**任务:**
将以含有“What amount of”的那一行开头、以含有“Tell me, is”的那一行结尾的部分改写为编号列表，首尾两行均包括在内，空行略去。

**** 材料

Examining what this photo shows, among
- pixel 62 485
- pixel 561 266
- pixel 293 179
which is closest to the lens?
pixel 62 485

********
**** 材料

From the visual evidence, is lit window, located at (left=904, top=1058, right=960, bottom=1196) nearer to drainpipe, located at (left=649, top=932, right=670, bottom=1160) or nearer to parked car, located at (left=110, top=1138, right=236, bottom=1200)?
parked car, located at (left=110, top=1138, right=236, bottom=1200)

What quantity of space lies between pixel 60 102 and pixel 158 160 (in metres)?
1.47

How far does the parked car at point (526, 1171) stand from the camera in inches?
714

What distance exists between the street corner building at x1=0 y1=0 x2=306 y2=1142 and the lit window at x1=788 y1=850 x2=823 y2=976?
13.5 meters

********
**** 材料

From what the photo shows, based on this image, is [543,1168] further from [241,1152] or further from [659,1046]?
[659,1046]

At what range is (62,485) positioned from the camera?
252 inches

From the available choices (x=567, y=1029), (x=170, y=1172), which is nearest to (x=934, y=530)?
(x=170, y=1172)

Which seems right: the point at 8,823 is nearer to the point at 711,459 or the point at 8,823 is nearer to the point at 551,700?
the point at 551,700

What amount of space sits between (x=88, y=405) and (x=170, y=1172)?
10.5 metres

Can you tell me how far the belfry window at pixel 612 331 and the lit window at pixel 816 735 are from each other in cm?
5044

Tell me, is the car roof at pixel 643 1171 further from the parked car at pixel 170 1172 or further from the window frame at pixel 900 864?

********

**完整作答:**
1. What amount of space sits between (x=88, y=405) and (x=170, y=1172)?
2. 10.5 metres
3. Can you tell me how far the belfry window at pixel 612 331 and the lit window at pixel 816 735 are from each other in cm?
4. 5044
5. Tell me, is the car roof at pixel 643 1171 further from the parked car at pixel 170 1172 or further from the window frame at pixel 900 864?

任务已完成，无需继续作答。